Entries on spatial positioning:
+++++
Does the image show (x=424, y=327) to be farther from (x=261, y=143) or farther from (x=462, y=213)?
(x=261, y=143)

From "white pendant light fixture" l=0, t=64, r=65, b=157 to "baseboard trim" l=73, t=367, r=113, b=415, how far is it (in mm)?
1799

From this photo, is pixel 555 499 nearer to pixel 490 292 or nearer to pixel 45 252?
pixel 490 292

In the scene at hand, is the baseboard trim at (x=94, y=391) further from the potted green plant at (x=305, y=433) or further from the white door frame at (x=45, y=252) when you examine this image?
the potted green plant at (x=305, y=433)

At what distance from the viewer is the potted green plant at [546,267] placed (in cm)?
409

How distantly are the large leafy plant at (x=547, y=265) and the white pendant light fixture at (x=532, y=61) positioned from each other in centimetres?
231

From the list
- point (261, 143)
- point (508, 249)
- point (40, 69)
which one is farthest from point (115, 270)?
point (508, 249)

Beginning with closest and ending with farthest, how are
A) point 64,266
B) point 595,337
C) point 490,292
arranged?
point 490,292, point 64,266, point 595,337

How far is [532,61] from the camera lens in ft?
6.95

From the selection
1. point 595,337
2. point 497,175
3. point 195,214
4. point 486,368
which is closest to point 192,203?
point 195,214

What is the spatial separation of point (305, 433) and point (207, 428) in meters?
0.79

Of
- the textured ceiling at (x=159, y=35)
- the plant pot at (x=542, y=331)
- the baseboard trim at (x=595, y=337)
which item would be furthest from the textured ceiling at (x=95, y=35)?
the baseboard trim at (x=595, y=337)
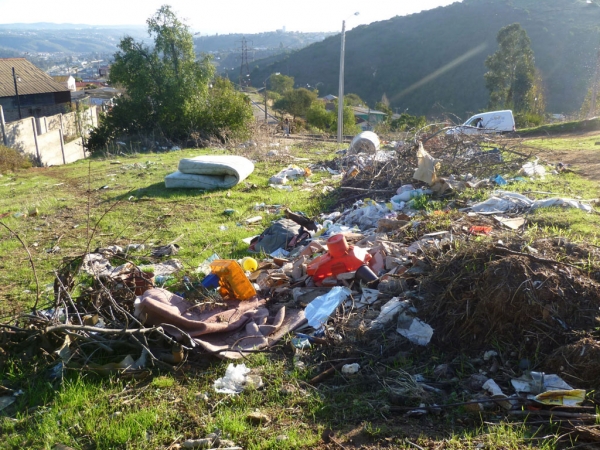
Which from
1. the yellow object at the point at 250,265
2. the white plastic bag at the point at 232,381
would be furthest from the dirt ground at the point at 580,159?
the white plastic bag at the point at 232,381

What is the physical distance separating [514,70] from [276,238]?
105 ft

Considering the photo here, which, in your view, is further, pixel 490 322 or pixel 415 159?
pixel 415 159

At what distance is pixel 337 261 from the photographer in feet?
14.2

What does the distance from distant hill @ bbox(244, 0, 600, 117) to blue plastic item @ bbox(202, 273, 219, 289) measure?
161ft

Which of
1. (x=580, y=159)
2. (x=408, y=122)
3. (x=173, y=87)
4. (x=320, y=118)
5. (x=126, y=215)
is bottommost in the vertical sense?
(x=320, y=118)

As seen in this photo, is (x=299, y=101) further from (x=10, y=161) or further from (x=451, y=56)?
(x=451, y=56)

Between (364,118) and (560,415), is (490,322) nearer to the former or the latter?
(560,415)

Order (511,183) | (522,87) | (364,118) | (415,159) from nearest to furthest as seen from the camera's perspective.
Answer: (511,183), (415,159), (522,87), (364,118)

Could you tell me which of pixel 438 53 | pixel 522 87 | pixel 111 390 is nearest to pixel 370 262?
pixel 111 390

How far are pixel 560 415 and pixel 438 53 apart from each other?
6676 cm

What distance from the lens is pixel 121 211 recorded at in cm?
787

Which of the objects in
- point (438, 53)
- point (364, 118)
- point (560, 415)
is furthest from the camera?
point (438, 53)

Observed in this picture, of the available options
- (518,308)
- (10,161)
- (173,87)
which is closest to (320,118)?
(173,87)

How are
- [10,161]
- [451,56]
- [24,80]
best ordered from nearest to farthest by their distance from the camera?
1. [10,161]
2. [24,80]
3. [451,56]
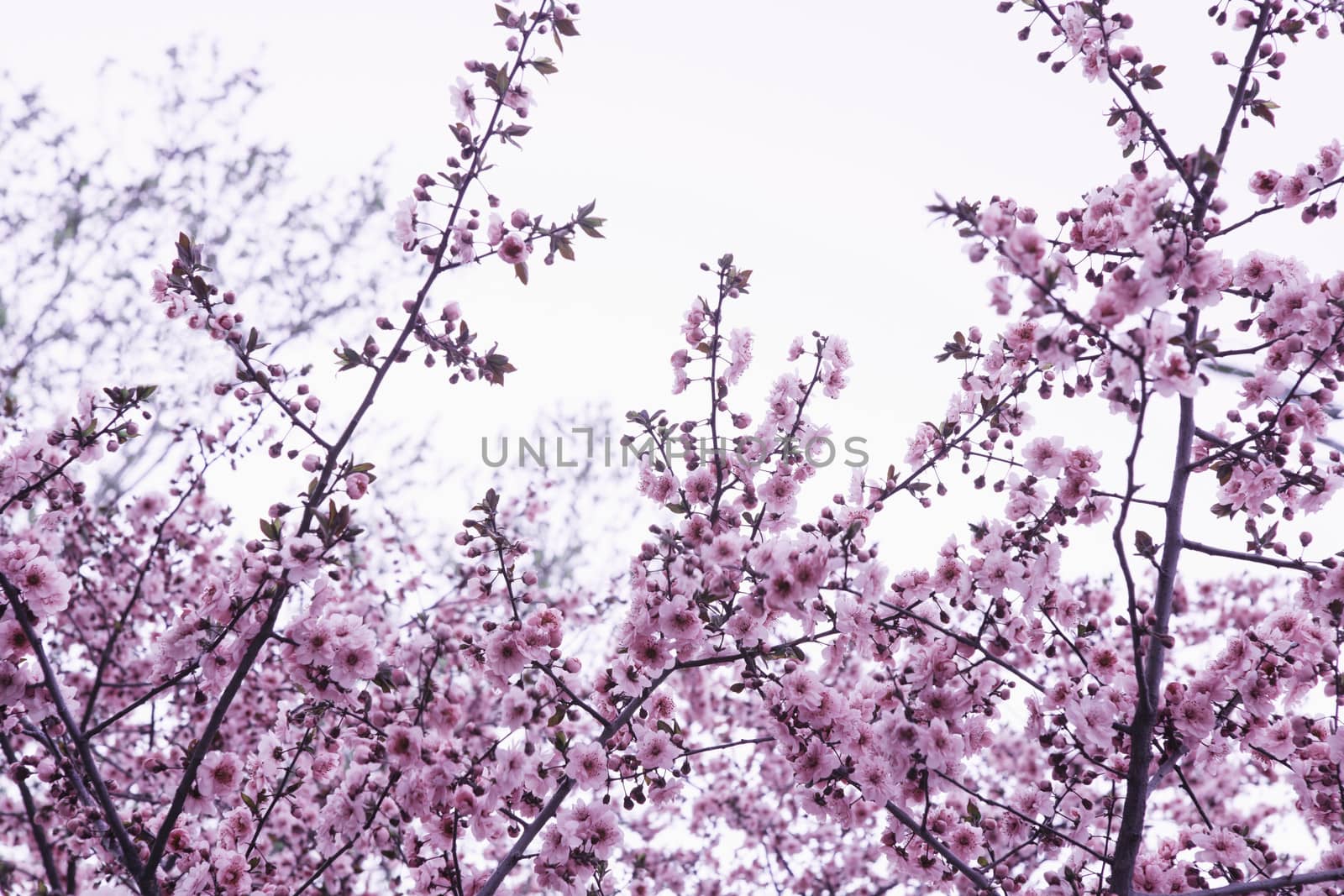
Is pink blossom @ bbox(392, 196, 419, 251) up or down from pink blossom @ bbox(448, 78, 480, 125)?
down

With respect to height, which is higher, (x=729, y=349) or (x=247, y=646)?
(x=729, y=349)

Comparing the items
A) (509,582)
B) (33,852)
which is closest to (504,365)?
(509,582)

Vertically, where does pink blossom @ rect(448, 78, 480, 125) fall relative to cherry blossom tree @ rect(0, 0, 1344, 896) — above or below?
above

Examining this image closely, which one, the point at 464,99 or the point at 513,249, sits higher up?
the point at 464,99

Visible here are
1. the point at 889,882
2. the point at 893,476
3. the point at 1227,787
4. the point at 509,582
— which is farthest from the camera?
the point at 1227,787

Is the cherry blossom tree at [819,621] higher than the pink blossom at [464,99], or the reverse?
the pink blossom at [464,99]

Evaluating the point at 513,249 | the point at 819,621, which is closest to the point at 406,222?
the point at 513,249

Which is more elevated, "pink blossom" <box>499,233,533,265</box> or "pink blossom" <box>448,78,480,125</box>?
"pink blossom" <box>448,78,480,125</box>

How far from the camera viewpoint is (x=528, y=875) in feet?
28.1

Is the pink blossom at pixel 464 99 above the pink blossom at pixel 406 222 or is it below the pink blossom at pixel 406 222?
above

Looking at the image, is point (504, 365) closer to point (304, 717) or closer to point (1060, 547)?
point (304, 717)

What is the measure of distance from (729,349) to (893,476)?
92cm

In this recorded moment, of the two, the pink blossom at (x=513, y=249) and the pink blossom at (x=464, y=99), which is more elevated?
the pink blossom at (x=464, y=99)

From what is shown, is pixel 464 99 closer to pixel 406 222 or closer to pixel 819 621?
pixel 406 222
+++++
*INSTRUCTION*
Could you print every one of the entries above word for word, without the pictures?

*REPLY TO THE EXERCISE*
Does the image show (x=424, y=327) to be farther from (x=261, y=143) or farther from (x=462, y=213)?
(x=261, y=143)

From "white pendant light fixture" l=0, t=64, r=65, b=157 to "baseboard trim" l=73, t=367, r=113, b=415, how far is it (in mm)?
1799

From this photo, is pixel 555 499 nearer to pixel 490 292 or nearer to pixel 45 252?
pixel 490 292

In the scene at hand, is the baseboard trim at (x=94, y=391) further from the potted green plant at (x=305, y=433) or further from the white door frame at (x=45, y=252) when you examine this image?
the potted green plant at (x=305, y=433)

At what distance from the viewer is the potted green plant at [546,267] placed (in cm)?
409

How distantly are the large leafy plant at (x=547, y=265) and the white pendant light fixture at (x=532, y=61) positioned from each other in centimetres?
231

From the list
- point (261, 143)
- point (508, 249)
- point (40, 69)
which one is farthest from point (115, 270)?
point (508, 249)

Beginning with closest and ending with farthest, how are
A) point 64,266
B) point 595,337
C) point 490,292
arranged?
point 490,292, point 64,266, point 595,337

How far is [532,61] from the camera lens in ft?
6.95

From the selection
1. point 595,337
2. point 497,175
3. point 195,214
4. point 486,368
which is closest to point 192,203?
point 195,214

What is the spatial separation of point (305, 433) and point (207, 428) in meters?
0.79

Of
- the textured ceiling at (x=159, y=35)
- the plant pot at (x=542, y=331)
- the baseboard trim at (x=595, y=337)
which item would be furthest from the textured ceiling at (x=95, y=35)?
the baseboard trim at (x=595, y=337)
Which from
1. the yellow object at the point at 250,265
2. the white plastic bag at the point at 232,381
would be furthest from the dirt ground at the point at 580,159?
the white plastic bag at the point at 232,381

What is the physical distance separating [514,70] from [276,238]?
105 ft

Considering the photo here, which, in your view, is further, pixel 490 322 or pixel 415 159?
pixel 415 159

At what distance is pixel 337 261 from the photographer in feet?
14.2

What does the distance from distant hill @ bbox(244, 0, 600, 117) to blue plastic item @ bbox(202, 273, 219, 289) measure?
161ft

Which of
1. (x=580, y=159)
2. (x=408, y=122)
3. (x=173, y=87)
4. (x=320, y=118)
5. (x=126, y=215)
is bottommost in the vertical sense?
(x=320, y=118)

As seen in this photo, is (x=299, y=101) further from (x=10, y=161) or further from (x=451, y=56)?
(x=451, y=56)

Between (364,118) and (560,415), is (490,322) nearer to the former or the latter?
(560,415)

Order (511,183) | (522,87) | (364,118) | (415,159) from nearest to furthest as seen from the camera's perspective.
Answer: (511,183), (415,159), (522,87), (364,118)

Could you tell me which of pixel 438 53 | pixel 522 87 | pixel 111 390 is nearest to pixel 370 262?
pixel 111 390

How far are pixel 560 415 and pixel 438 53 apart from each other?
6676 cm

What distance from the lens is pixel 121 211 recorded at in cm?
787

Which of the objects in
- point (438, 53)
- point (364, 118)
- point (560, 415)
is furthest from the camera?
point (438, 53)

Observed in this picture, of the available options
- (518,308)
- (10,161)
- (173,87)
which is closest to (320,118)?
(173,87)

How are
- [10,161]
- [451,56]
- [24,80]
best ordered from nearest to farthest by their distance from the camera?
1. [10,161]
2. [24,80]
3. [451,56]
Is pink blossom @ bbox(392, 196, 419, 251) up or down from pink blossom @ bbox(448, 78, 480, 125)?
down

With respect to height, which is higher, (x=729, y=349) or (x=247, y=646)?
(x=729, y=349)

Comparing the items
A) (509,582)
B) (33,852)
which is closest to (504,365)?
(509,582)

Vertically, where does pink blossom @ rect(448, 78, 480, 125) fall relative to cherry blossom tree @ rect(0, 0, 1344, 896) — above or below?
above

Examining this image closely, which one, the point at 464,99 or the point at 513,249, sits higher up?
the point at 464,99

Visible here are
1. the point at 889,882
2. the point at 893,476
3. the point at 1227,787
4. the point at 509,582
— which is farthest from the camera?
the point at 1227,787

Is the cherry blossom tree at [819,621] higher than the pink blossom at [464,99], or the reverse?
the pink blossom at [464,99]

Evaluating the point at 513,249 | the point at 819,621, which is closest to the point at 406,222?
the point at 513,249

Which is more elevated, "pink blossom" <box>499,233,533,265</box> or "pink blossom" <box>448,78,480,125</box>?
"pink blossom" <box>448,78,480,125</box>

How far from the camera viewpoint is (x=528, y=875) in feet?
28.1

Is the pink blossom at pixel 464 99 above the pink blossom at pixel 406 222 or is it below the pink blossom at pixel 406 222?
above

Looking at the image, is point (504, 365) closer to point (304, 717) or closer to point (1060, 547)?
point (304, 717)

What is the measure of distance from (729,349) to (893,476)?
92cm

In this recorded moment, of the two, the pink blossom at (x=513, y=249) and the pink blossom at (x=464, y=99), which is more elevated?
the pink blossom at (x=464, y=99)

From what is shown, is pixel 464 99 closer to pixel 406 222 or closer to pixel 819 621?
pixel 406 222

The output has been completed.